За ужином уже моя мама мне рассказывала новости больницы:
– У Вагнера учащаются припадки, – говорила она, пытаясь расчесать колтун на голове, который был моден в те времена и назывался «бабеттой», – так жалко его, так жалко...
– Мама, а почему у него на груди сквозь куртку проступает кровь? Ты видела?
– Да, его ловят, чтобы перевязать раны, но все повторяется…
– А что там? Почему раны?
– Вот Вагнер влюблен в свою бывшую уже невесту… – вслух размышляла мама. – Он носит на груди ее портреты. Он прикалывает их английскими булавками. Ее фотографии… Вот я впервые вижу человека, который любит, как мне бы хотелось, чтобы любили меня… а его посадили в дом сумасшедших. Видишь, какая жизнь!
– Мама, а он умрет? – спросила я. – Он скоро умрет?
– Он ждет невесту, ему нельзя умирать! – мама тогда так оптимистично закончила наш разговор, что я поняла, что она чего-то недоговаривает. В моем воображении не складывался «счастливый финал» у Вагнера – невеста не приезжала, раны не зарастали, и любила его только Оленька, от которой он шарахался и прятался по лесам.
Когда Вагнер вышел снова на прогулки – именно он нашел ее потерянный бант. Она возрадовалась, восприняла это как знак, постирала его и снова водрузила на голову.
Уже на второй месяц знакомства Вагнер мне открыл свою тайну и показал портрет невесты на груди.
– Со временем я стал вам доверять, – голос его стал тише, а лицо отстраненнее, – и вот. Вы спрашивали меня о любимом имени?
Он расстегнул куртку, и я увидела две очень истрепанные фотографии, перепачканные кровью и еще чем-то черным! От неожиданности я даже вскрикнула и отшатнулась. Но быстро взяла себя в руки, чтобы уже не расплакаться от жалости – вся худая его грудь была истерзана шрамами, свежими и уже зажившими.
Но раны были настолько сильнее, чем лицо на фотографии, что я даже не запомнила, какая она – эта черно-белая холодная и жестокая невеста.
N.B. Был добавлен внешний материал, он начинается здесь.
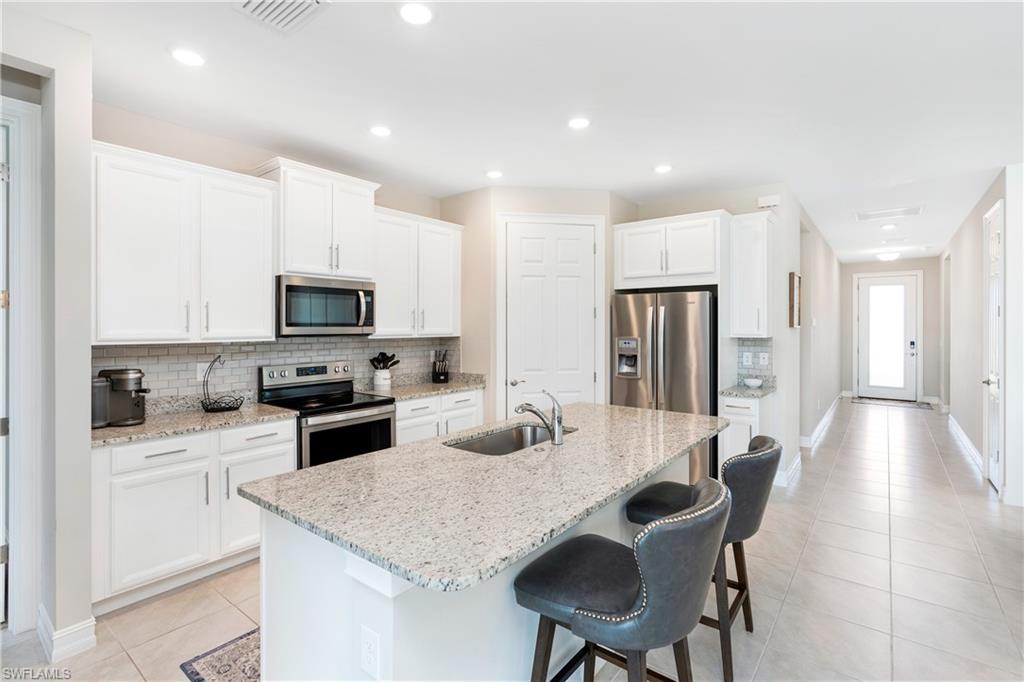 Kitchen with stainless steel appliances, white cabinetry, tasteful backsplash, light stone counters, and light tile patterned floors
Я скорее возненавидела ее, чем прониклась.
– Не говорите о ней дурно, – выспренно сразу предупредил он меня.
– Хорошо, – согласилась я покорно. – Давайте я вам перевяжу вот эту рану. У меня есть йод.
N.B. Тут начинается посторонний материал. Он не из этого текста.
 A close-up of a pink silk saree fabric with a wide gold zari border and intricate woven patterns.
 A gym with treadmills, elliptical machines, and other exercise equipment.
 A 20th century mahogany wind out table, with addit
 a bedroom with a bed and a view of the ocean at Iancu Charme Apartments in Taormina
– Нет, это неинтересно, давайте лучше обсудим, что будет дальше. Я знаю только, что в семь часов пять минут она приедет ко мне сюда. Она даст подписку и заберет меня домой.
– Почему именно в семь?
– И пять минут! Я просчитал, она учится, потом успевает на электричку, которая прибывает в 6.40. Быстрыми шагами она добирается до нашей больнички, и в 7.05 я вижу ее фигуру с этих мостков.
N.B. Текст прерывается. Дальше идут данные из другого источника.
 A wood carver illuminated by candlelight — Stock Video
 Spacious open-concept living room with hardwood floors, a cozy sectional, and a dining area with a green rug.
– А, вот почему вы ходите сюда по вечерам… И часы не смываете…
– Вы знаете, после того случая в лесу меня помыли и почти смыли их! Это было ужасно, я еле смог спасти изображение и думал… не восстановлю! Но вот!
Он с гордостью показал мне с каллиграфической точностью нарисованный циферблат.
Я хотела у него многое спросить, но не смогла. Он застегнул куртку.
– Я могу вам принести лейкопластырь, чтобы вы приклеивали им… ее портреты, – высказалась я наконец.
– И это все, что вы можете мне сказать? – надменно отозвался он.
– Вы не должны пугать свою невесту этими ранами, давайте до ее приезда мы их залечим? Уверяю вас, женщины с воли… ну оттуда, они тоже закричат, как и я!
– Вы очень разумная для своих лет.
– Мы живем с мамой вдвоем. Приходится.
– Это звучит убедительно, – вдруг согласился он. – Я согласен. Залечить раны.
Он успел походить без булавок лишь неделю. Мы встречались каждый день. Он был полон надежд. Даже согласился на йод. Все испортило какое-то письмо. Его принесли на седьмой вечер. Он все читал его, читал на мостике, потом бросил в воду. И больше я его не могла найти.
Вагнер не вернулся в больницу. Его опять искали все утро. А вечером, когда я встречала маму у больницы, ко входу прирулил грузовик, с лязгом открылась дверца кузова. На дне лежало белое, как мрамор, тело Вагнера.
– Утонул, утонул, – забегали все вокруг.
Вагнера, как худую куколку, вытянули из кузова за руки и ноги и пронесли мимо меня. На руке его не было часов. Они были стерты.